SOURCE RECORDS:
______________________________

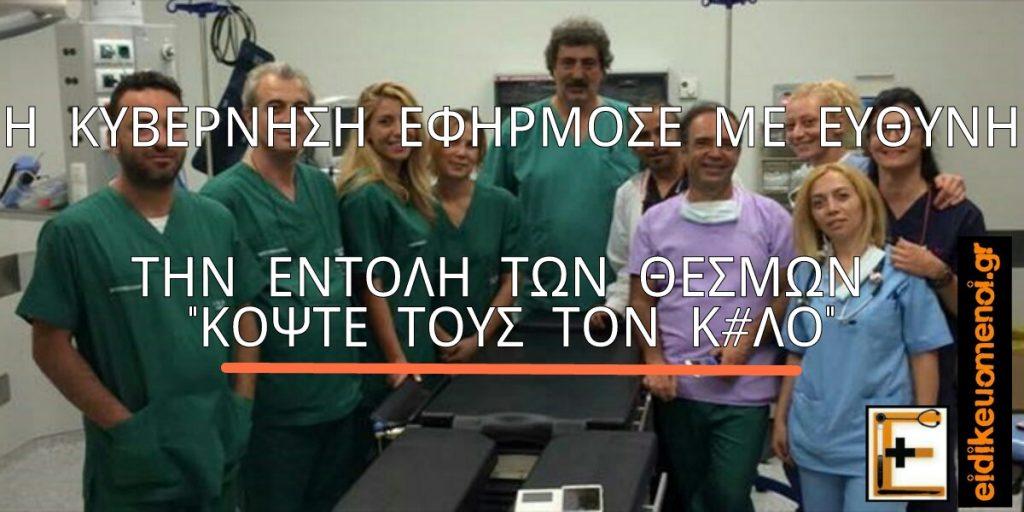 """Κωλάκης Πολάκης χειρουργείο αιμορροΐδες αιμορροιδεκτομη αιμορροϊδεκτομή στο νοσοκομείο Σαντορίνης εγκαίνια. Λεζαντα: η κυβερνηση ακεφηρμοσε με υπευθυνοτητα τις εντολες των θεσμων """"κοψε τους τον κωλο κ#λο"""""""
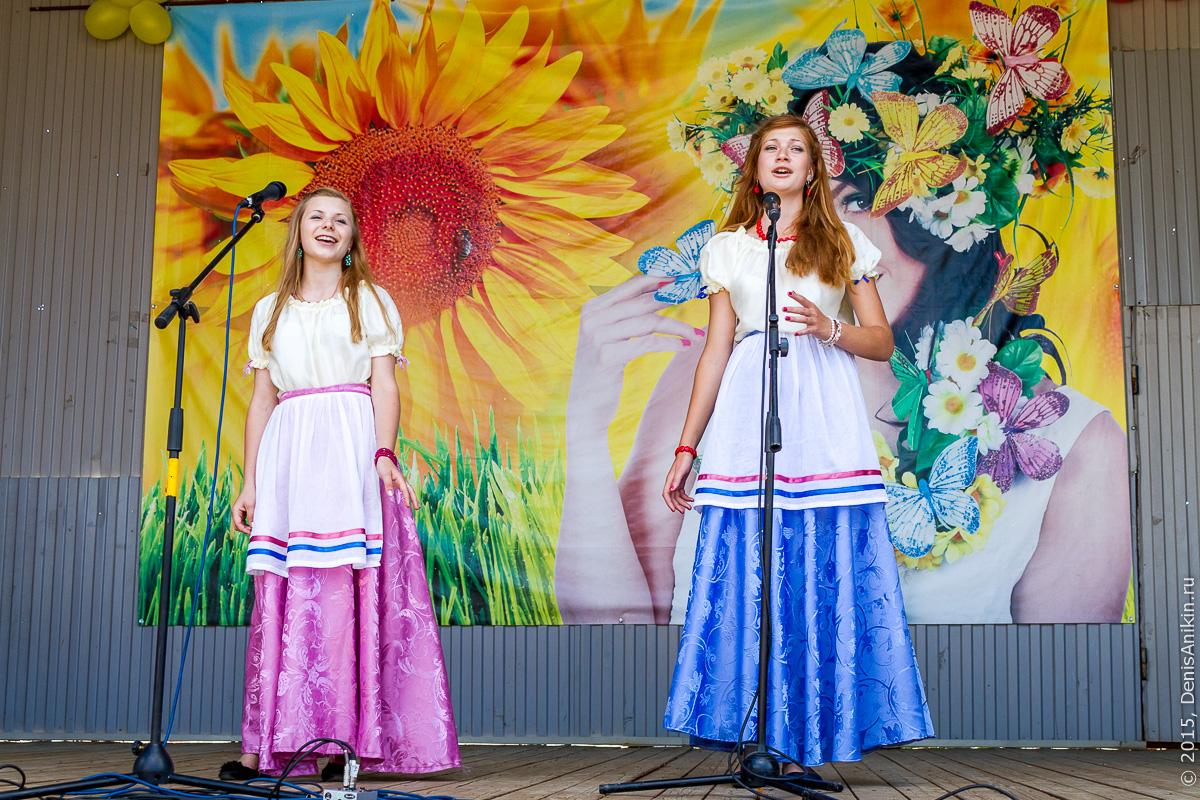 250 лет переселения немцев в Россию 39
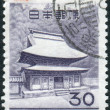 JAPAN - CIRCA 1962: Postage stamp printed in Japan, shows a Buddhist temple complex Shari-den of Engakuji, circa 1962 — Stock Photo #42064313
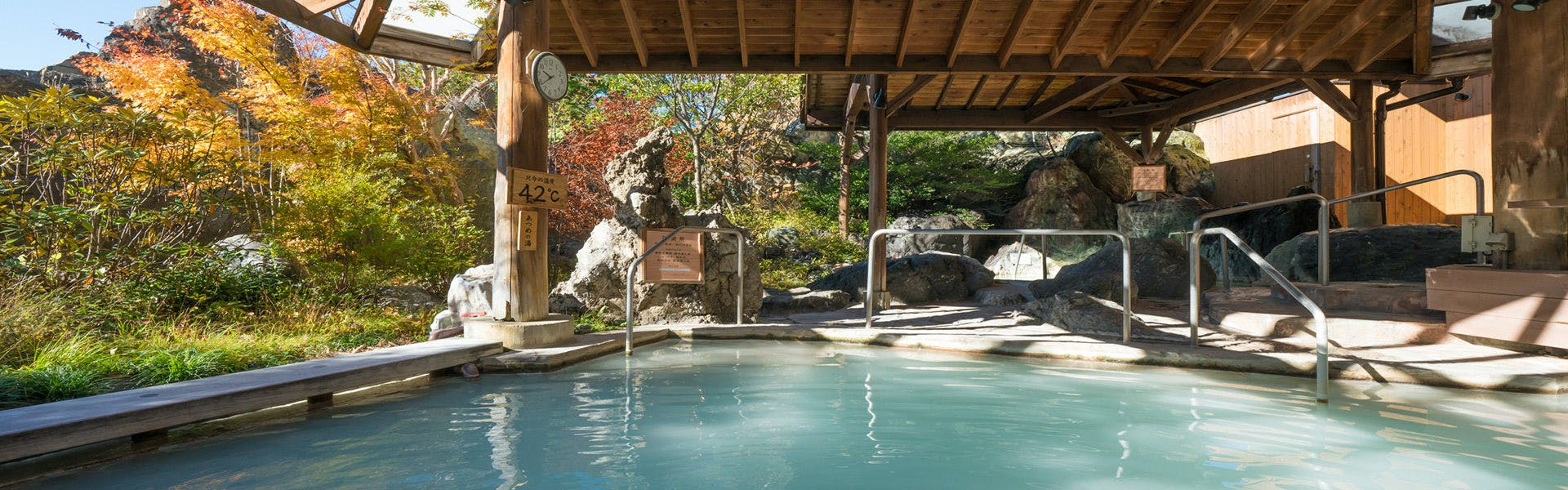 湯遊天国の温泉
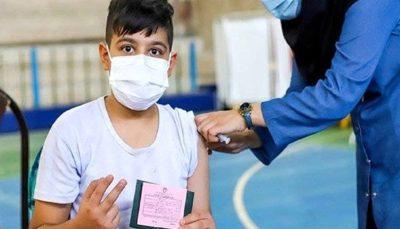 فراخوان واکسیناسیون دانشآموزان ۱۲ تا ۱۸ ساله شهر تهران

______________________________

TASK TO CARRY OUT:
The records above need to be given again exactly. Omit the pictures.

REPLY TO THE EXERCISE:
 """Κωλάκης Πολάκης χειρουργείο αιμορροΐδες αιμορροιδεκτομη αιμορροϊδεκτομή στο νοσοκομείο Σαντορίνης εγκαίνια. Λεζαντα: η κυβερνηση ακεφηρμοσε με υπευθυνοτητα τις εντολες των θεσμων """"κοψε τους τον κωλο κ#λο"""""""
 250 лет переселения немцев в Россию 39
 JAPAN - CIRCA 1962: Postage stamp printed in Japan, shows a Buddhist temple complex Shari-den of Engakuji, circa 1962 — Stock Photo #42064313
 湯遊天国の温泉
 فراخوان واکسیناسیون دانشآموزان ۱۲ تا ۱۸ ساله شهر تهران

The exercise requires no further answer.